People involved with the payoffs are extremely reluctant to discuss them, but four contributing writers to prominent publications including Mashable, Inc, Business Insider, and Entrepreneur told me they have personally accepted payments in exchange for weaving promotional references to brands into their work on those sites. Two of the writers acknowledged they have taken part in the scheme for years, on behalf of many brands. Mario Ruiz, a spokesperson for Business Insider, said in an email that “Business Insider has a strict policy that prohibits any of our writers, whether full-time staffers or contributors, from accepting payment of any kind in exchange for coverage.” Jason Feifer, editor in chief of Entrepreneur, said in an email, “I often tell entrepreneurs that if they want to get the ear of an editor, there’s no better way than to do this: Find someone who’s selling coverage on a reputable site, and rat them out. I encourage people to do this right now—my inbox is always open, as our my colleagues'. We have a zero-tolerance policy for this kind of thing, our writer’s guidelines strictly prohibit it, and we take swift action. In the past, when alerted to people selling access on our site, I’ve even gone the extra step of alerting editors at other publications where that person writes, so that these bad actors have nowhere else to go. We value our readers’ trust above all, and will always work to ensure that they’re getting unbiased information from people who have their best interests in mind.”

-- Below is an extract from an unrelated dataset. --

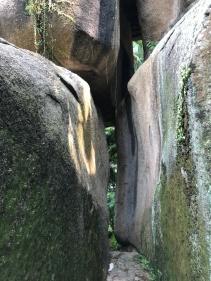 A delightfully narrow crack to walk through in the Camoes Garden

One of them, a contributor to Fast Company and other outlets who asked not to be identified by name, described how he had inserted references to a well-known startup that offers email marketing software into multiple online articles, in Fast Company and elsewhere, on behalf of a marketing agency he declined to name. To make the references seem natural, he said, he often links to case studies and how-to guides published by the startup on its own site. Other times, he’ll just praise a certain aspect of the company’s business to support a point in an otherwise unrelated story.
Robert Safian, editor of Fast Company, sent a statement: “No editors or other leadership at Fast Company were ever contacted in regard to this story. We were unaware of this practice happening at Fast Company, and no proof has been provided by The Outline of specific instances of paid mentions in our editorial content.” The Outline reached out to Fast Company’s PR email address the day before publication with a detailed email inquiry. After publication, The Outline described to Safian specific examples of brand placements that appeared on Fast Company’s website between 2013 and 2016, which we are not publishing in order to protect the identity of sources. Safian’s statement continued, “It is a violation of our editorial policy and our rigorous journalistic standards. If we found any writer or contributor engaging in this practice, they would be terminated and their stories taken down. Any editor who might condone this practice would be fired.”
Four contributing writers to prominent publications told me they have accepted payments in exchange for promotional references to brands.
The Fast Company writer also defended the practice by arguing that it’s enabled by editors who are hungry for cheap or unpaid blog content. Many high-volume sites, including the Huffington Post, Entrepreneur, and Forbes, maintain networks of unpaid contributors who publish large amounts of material. Forbes, for instance, marks articles by contributors with a small disclaimer, but the Columbia Journalism Review has pointed out that those dubiously sourced articles are often cited as though they were normal stories written by Forbes staff. In reality, the editorial process that leads to those articles being published is opaque — a Forbes spokesperson declined to answer questions about how many contributors the site has, whether they’re ever paid, or whether an editor reviews their work before publication. One former Forbes contributor, Josh Steimle, has even offered a “masterclass” on how to get published on the site, an accomplishment he described as “rewarding for both my personal brand and my digital marketing agency.”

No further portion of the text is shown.